Andrew Sullivan offers chicken soup for the conservative soul
It's no great secret that Andrew Sullivan really dislikes Sarah Palin. His aversion to Palin has proven to be extremely embarrassing for Sullivan himself -- he was one of the originators of the "Bristol Palin as mother of young Trig" travesty -- but even audiences that may be expected to approve of his critical attitude toward Palin have tired of it.
But reading The Conservative Soul, it isn't hard to figure out why Sullivan would so dislike and distrust Palin.
In the book, Sullivan writes a great deal about fundamentalists, and the negative impact they've had on conservative political thought. Sullivan defines fundamentalism as the belief that one knows absolute truths about the world and intends to act upon them.
Palin's recent unfunny encounter with the chronically-unfunny Mary Walsh gives a good example of Palin's political fundamentalism. She tells Walsh, appearing as Marg Delahunty, to "have faith that common sense conservatism can be plugged into Canadian politics".
Sullivan wisely warns conservatives that the true nature of conservatism is one that comes with a healthy element of doubt: the proper conservative doesn't believe they know all the truths about the world, and dedicates themselves to the search for the truth.
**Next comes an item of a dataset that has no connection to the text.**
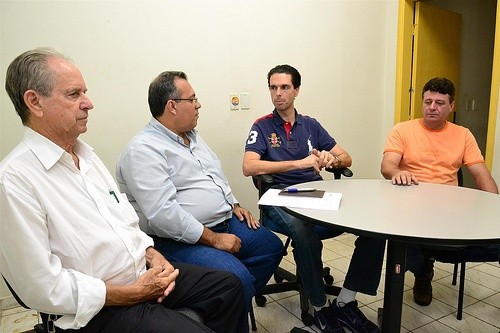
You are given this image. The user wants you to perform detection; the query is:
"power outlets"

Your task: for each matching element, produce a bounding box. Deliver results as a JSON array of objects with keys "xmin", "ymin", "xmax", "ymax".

Likewise, Sullivan warns conservatives to beware of anyone -- conservative, liberal or otherwise -- who claims to have all the right answers. The historical record of such individuals is far, far from encouraging. When such individuals do not produce folly, they produce tyranny instead.
Andrew Sullivan's Palin-related antics aside (and, naturally, fully considered), The Conservative Soul should, nonetheless, be considered vital reading for any political thinker, especially conservatives.